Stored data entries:
------------------------------------------------

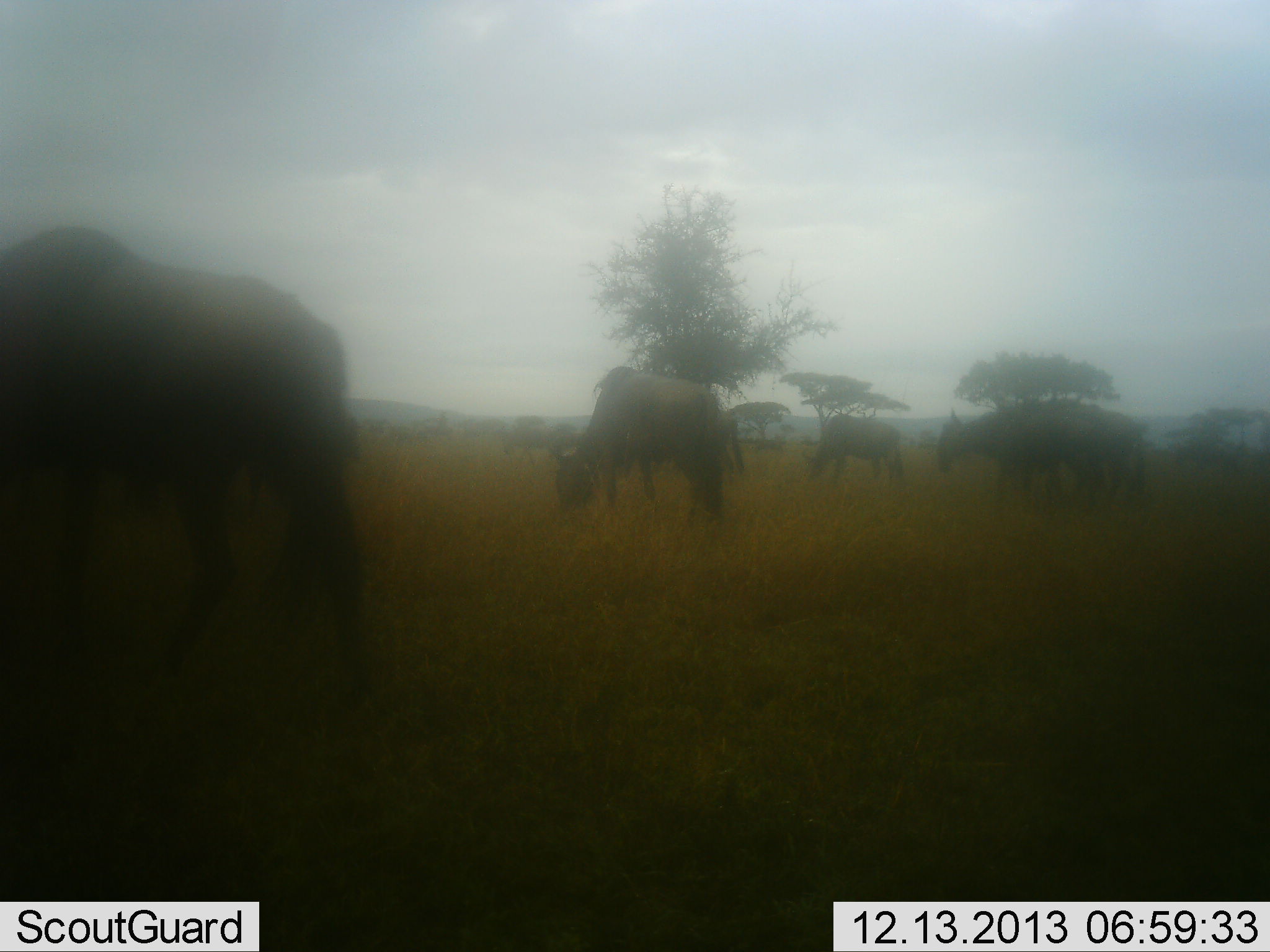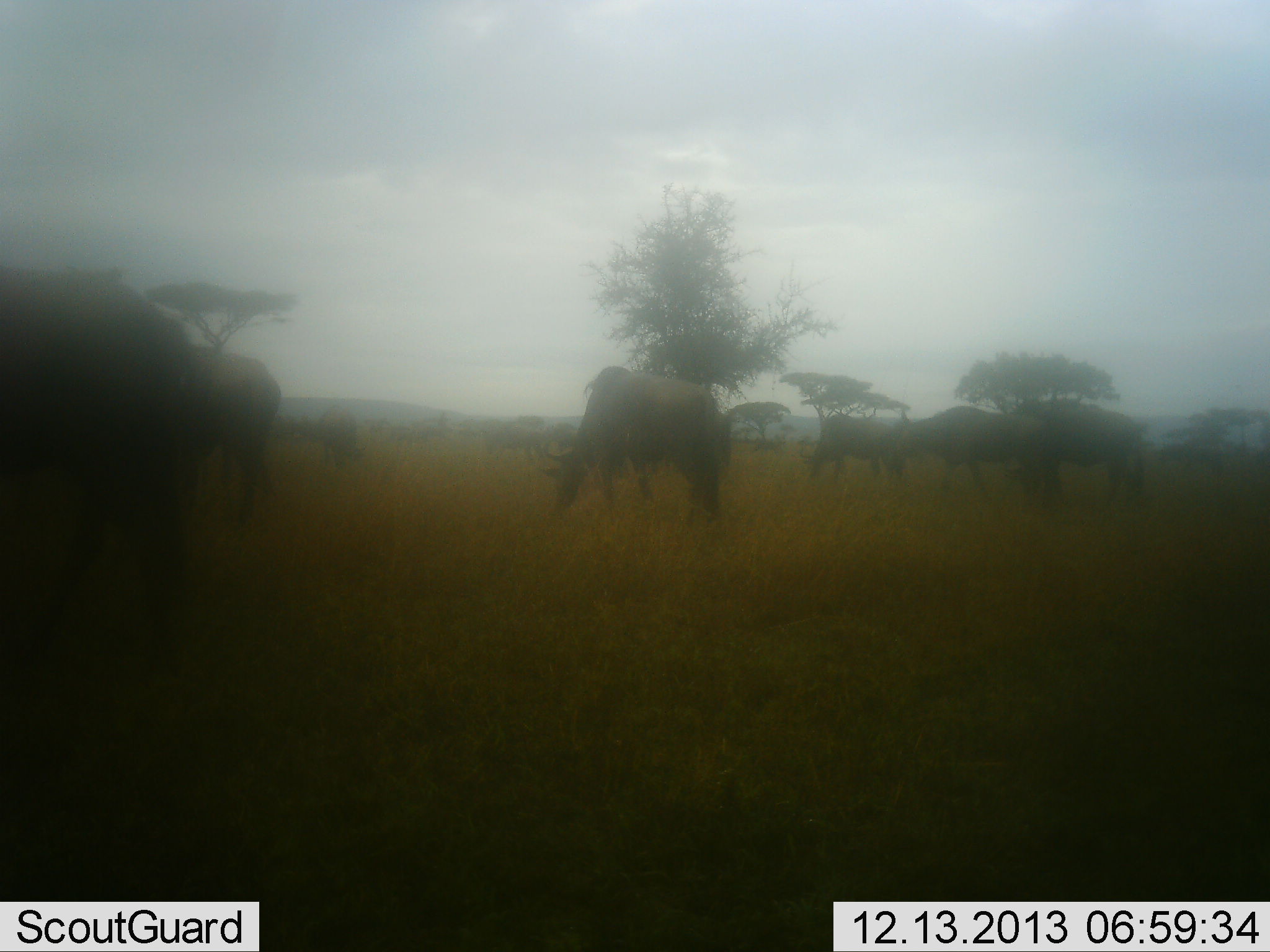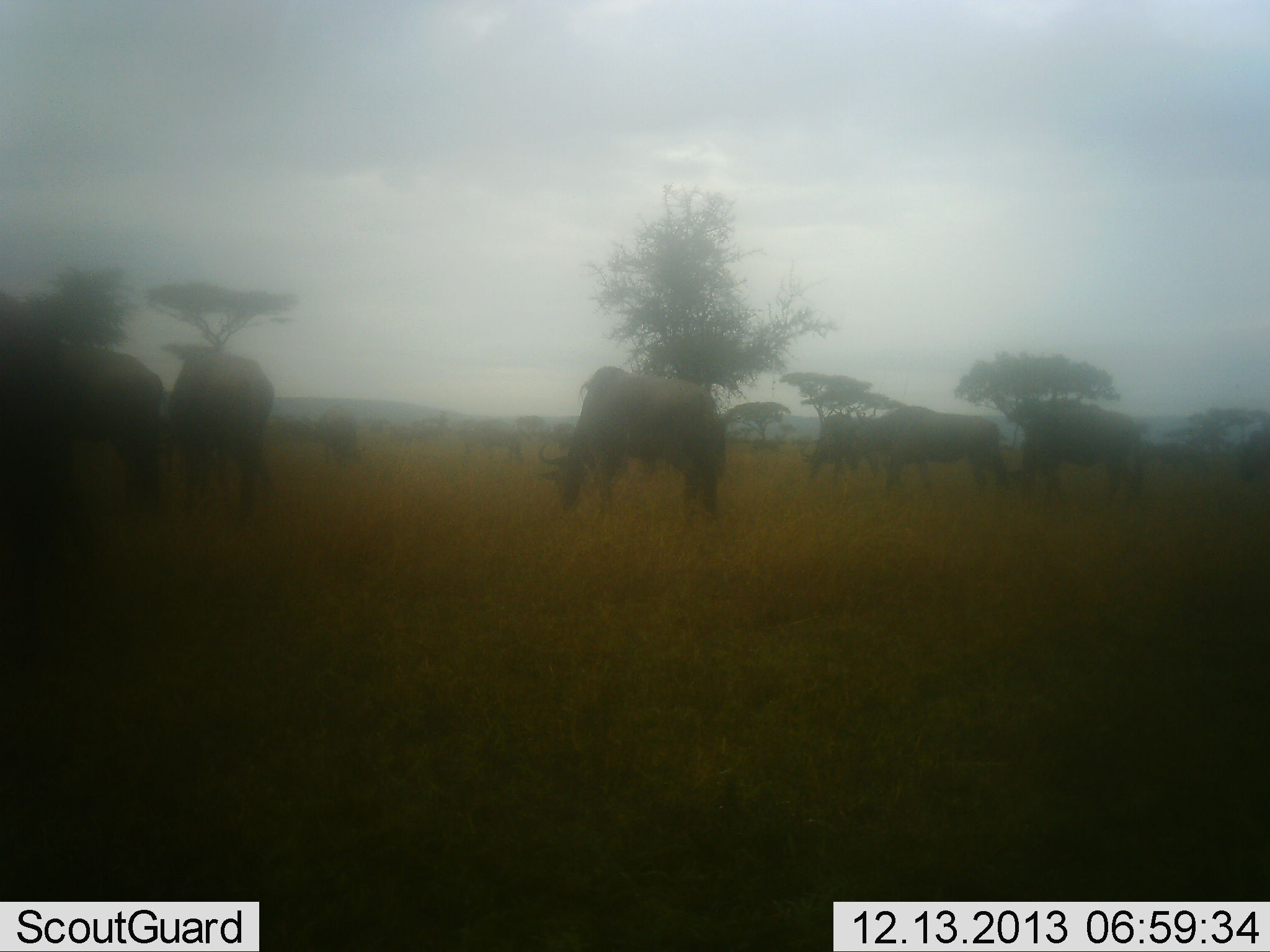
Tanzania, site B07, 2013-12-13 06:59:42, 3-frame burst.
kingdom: Animalia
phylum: Chordata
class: Mammalia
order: Artiodactyla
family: Bovidae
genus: Connochaetes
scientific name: Connochaetes taurinus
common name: blue wildebeest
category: wildebeest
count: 10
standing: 20%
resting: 0%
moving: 50%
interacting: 0%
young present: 0%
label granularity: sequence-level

------------------------------------------------

Can you quote exactly the lines from the one containing "genus: Connochaetes" through the last line of the records above, and nothing else?

● Answer to this problem:
genus: Connochaetes
scientific name: Connochaetes taurinus
common name: blue wildebeest
category: wildebeest
count: 10
standing: 20%
resting: 0%
moving: 50%
interacting: 0%
young present: 0%
label granularity: sequence-level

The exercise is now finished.